Leandro Olivia, AI researcher, University of Amsterdam 

Learn the AI tools and don’t believe for a second they’ll still matter in five years. French AI chief Yann LeCun’s argument — that “the AI in your office five years from now behaves nothing like today’s chatbot” — is a live possibility, not sci-fi. Which means operational fluency with this specific architecture is useful now and possibly worthless later.

Laura Gonzalez Florez, chief of staff and head of people, Synthesia (AI company)

People who stay curious — who read, experiment and talk to customers — will outpace people who learned one thing deeply five years ago. 

Mike Taylor, head of tech consulting, Every (AI consultancy)

AI will hire us as gig workers for tasks it is not good at, or where it’s too expensive to use a frontier model to solve. It sounds dystopian but I don’t think it is — it’s probably going to be a relatively high quality of life compared to your average DoorDash-er today. The elite jobs outside of the gig economy will be people who pore over logs of AI actions and identify areas where there are gaps that require further training, something like a cross between a data scientist, a journalist and a detective.

Harish Malhi, CEO, Goodspeed (AI company)

The people who get replaced won’t be the ones who picked the “wrong” AI tool. They’ll be the ones who only ever learned tools, and never the judgment underneath.

Olivia Segsworth, head of growth, Seccl (fintech)

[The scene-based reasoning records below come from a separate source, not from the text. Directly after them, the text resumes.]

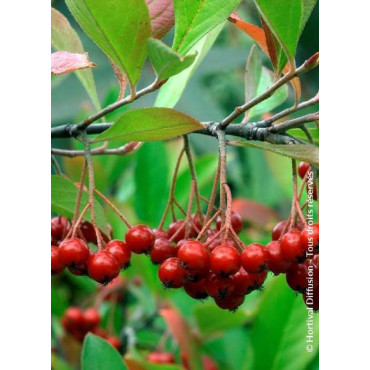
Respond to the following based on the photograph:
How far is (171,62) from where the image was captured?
105cm

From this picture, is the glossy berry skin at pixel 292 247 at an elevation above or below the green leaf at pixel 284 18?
below

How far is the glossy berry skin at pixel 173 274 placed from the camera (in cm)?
120

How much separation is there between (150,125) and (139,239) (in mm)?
201

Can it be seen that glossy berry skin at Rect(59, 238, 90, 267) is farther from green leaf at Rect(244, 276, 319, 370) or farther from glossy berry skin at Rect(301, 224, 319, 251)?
green leaf at Rect(244, 276, 319, 370)

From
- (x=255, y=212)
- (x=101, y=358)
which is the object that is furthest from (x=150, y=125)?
(x=255, y=212)

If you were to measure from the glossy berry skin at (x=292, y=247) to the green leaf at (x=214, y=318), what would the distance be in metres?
0.88

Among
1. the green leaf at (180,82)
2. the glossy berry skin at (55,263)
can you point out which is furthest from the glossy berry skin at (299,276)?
the green leaf at (180,82)

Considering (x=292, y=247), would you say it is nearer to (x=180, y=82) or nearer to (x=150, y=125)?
(x=150, y=125)

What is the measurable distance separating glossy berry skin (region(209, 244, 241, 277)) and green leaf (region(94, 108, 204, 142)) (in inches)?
7.6

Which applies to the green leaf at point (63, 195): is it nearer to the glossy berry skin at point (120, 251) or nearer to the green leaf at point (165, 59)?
the glossy berry skin at point (120, 251)

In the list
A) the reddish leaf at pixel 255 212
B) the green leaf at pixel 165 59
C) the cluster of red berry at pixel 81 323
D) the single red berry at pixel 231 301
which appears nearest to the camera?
the green leaf at pixel 165 59

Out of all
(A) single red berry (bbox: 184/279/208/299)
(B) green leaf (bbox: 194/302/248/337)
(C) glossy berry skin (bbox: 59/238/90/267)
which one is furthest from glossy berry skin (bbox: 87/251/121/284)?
(B) green leaf (bbox: 194/302/248/337)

If you want a job — or to keep a job for that matter — start future-proofing your personal data. Please. I highly recommend using aliases when doing anything personal on LLMs: do you really want your future employer finding out what you typed at 2am? A clean reputation is the starting point before anyone can start talking about becoming a tastemaker or building an audience in the time of slop. 

Ilya Drozdov, CEO, Dwelly (AI startup)

What AI cannot manufacture is the feeling that someone actually gives a damn about you. In any service business, that feeling is the product. Learn to operate in the physical world and maintain real relationships over time.

Wouter Durville, CEO, TestGorilla (HR tech company)

The adage of “garbage in, garbage out” will be the mantra of AI-human offices. Use AI to clear your admin but don’t outsource your point of view. It’s the bit no machine can replace.

Laura Rosenberger, AI consultant, Superposition (Consultancy)

The people everyone assumes are most automatable — the process and operations crowd — are going to be among the last ones standing. To use AI, you need to get clear about what you want AI to do. Ops people are naturally very good at defining this and working out what the solution could be.